With the cluster now running, we can run a simple script to start Ray Serve and deploy a "hello world" backend:

  .. code-block:: python

    import ray
    from ray import serve

    # Connect to the running Ray cluster.
    ray.init(address="auto")
    # Bind on 0.0.0.0 to expose the HTTP server on external IPs.
    serve.init(http_host="0.0.0.0")

    def hello():
        return "hello world"

    serve.create_backend("hello_backend", hello)
    serve.create_endpoint("hello_endpoint", backend="hello_backend", route="/hello")

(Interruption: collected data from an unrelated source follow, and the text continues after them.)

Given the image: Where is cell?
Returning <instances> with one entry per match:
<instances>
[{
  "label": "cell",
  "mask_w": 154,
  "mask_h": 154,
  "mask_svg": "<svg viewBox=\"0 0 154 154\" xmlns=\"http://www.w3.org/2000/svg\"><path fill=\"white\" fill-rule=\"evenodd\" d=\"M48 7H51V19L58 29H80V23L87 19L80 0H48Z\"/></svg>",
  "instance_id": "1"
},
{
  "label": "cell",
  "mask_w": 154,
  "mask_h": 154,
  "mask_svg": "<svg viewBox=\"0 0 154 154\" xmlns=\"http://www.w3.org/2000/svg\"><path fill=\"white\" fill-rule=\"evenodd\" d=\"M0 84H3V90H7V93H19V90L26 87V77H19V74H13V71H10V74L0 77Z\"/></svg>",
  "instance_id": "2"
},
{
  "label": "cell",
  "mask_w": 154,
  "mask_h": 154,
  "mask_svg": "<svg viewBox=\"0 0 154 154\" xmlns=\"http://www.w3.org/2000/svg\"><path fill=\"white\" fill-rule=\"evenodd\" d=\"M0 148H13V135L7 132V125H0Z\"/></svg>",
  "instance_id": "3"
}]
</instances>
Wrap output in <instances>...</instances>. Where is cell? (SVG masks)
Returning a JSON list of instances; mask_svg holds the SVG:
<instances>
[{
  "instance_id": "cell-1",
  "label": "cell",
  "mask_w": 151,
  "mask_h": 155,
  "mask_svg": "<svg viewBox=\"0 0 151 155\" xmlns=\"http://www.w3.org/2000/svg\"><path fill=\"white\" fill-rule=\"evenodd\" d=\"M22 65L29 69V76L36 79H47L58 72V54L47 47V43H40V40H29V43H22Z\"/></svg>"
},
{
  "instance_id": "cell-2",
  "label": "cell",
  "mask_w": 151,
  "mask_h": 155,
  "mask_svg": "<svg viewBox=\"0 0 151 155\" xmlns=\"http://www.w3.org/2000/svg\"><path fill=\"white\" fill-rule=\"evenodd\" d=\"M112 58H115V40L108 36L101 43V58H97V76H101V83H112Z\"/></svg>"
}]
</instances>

Save this script locally as ``deploy.py`` and run it on the head node using ``ray submit``:

  .. code-block:: shell

    $ ray submit ray/python/ray/autoscaler/kubernetes/example-full.yaml deploy.py

Now we can try querying the service by sending an HTTP request to the service from within the Kubernetes cluster.

  .. code-block:: shell

    # Get a shell inside of the head node.
    $ ray attach ray/python/ray/autoscaler/kubernetes/example-full.yaml

    # Query the Ray Serve endpoint. This can be run from anywhere in the
    # Kubernetes cluster.
    $ curl -X GET http://$RAY_HEAD_SERVICE_HOST:8000/hello
    hello world

In order to expose the Ray Serve endpoint externally, we would need to deploy the Service we created here behind an `Ingress`_ or a `NodePort`_.
Please refer to the Kubernetes documentation for more information.

.. _`Kubernetes default config`: https://github.com/ray-project/ray/blob/master/python/ray/autoscaler/kubernetes/example-full.yaml
.. _`Service`: https://kubernetes.io/docs/concepts/services-networking/service/
.. _`Ingress`: https://kubernetes.io/docs/concepts/services-networking/ingress/
.. _`NodePort`: https://kubernetes.io/docs/concepts/services-networking/service/#publishing-services-service-types

Deployment FAQ
==============

Best practices for local development
------------------------------------

One thing you may notice is that we never have to declare a ``while True`` loop or
something to keep the Ray Serve process running. In general, we don't recommend using forever loops and therefore
opt for launching a Ray Cluster locally. Specify a Ray cluster like we did in :ref:`serve-deploy-tutorial`.
To learn more, in general, about Ray Clusters see :ref:`cluster-index`.


.. _serve-instance:

Deploying Multiple Serve Instances on a Single Ray Cluster
----------------------------------------------------------

You can run multiple serve instances on the same Ray cluster by providing a ``name`` in :mod:`serve.init() <ray.serve.init>`.

.. code-block:: python

  # Create a first cluster whose HTTP server listens on 8000.
  serve.init(name="cluster1", http_port=8000)

  # Create a second cluster whose HTTP server listens on 8001.
  serve.init(name="cluster2", http_port=8001)

  # Create a backend that will be served on the second cluster.
  serve.create_backend("backend2", function)
  serve.create_endpoint("endpoint2", backend="backend2", route="/increment")

  # Switch back the the first cluster and create the same backend on it.
  serve.init(name="cluster1")
  serve.create_backend("backend1", function)
  serve.create_endpoint("endpoint1", backend="backend1", route="/increment")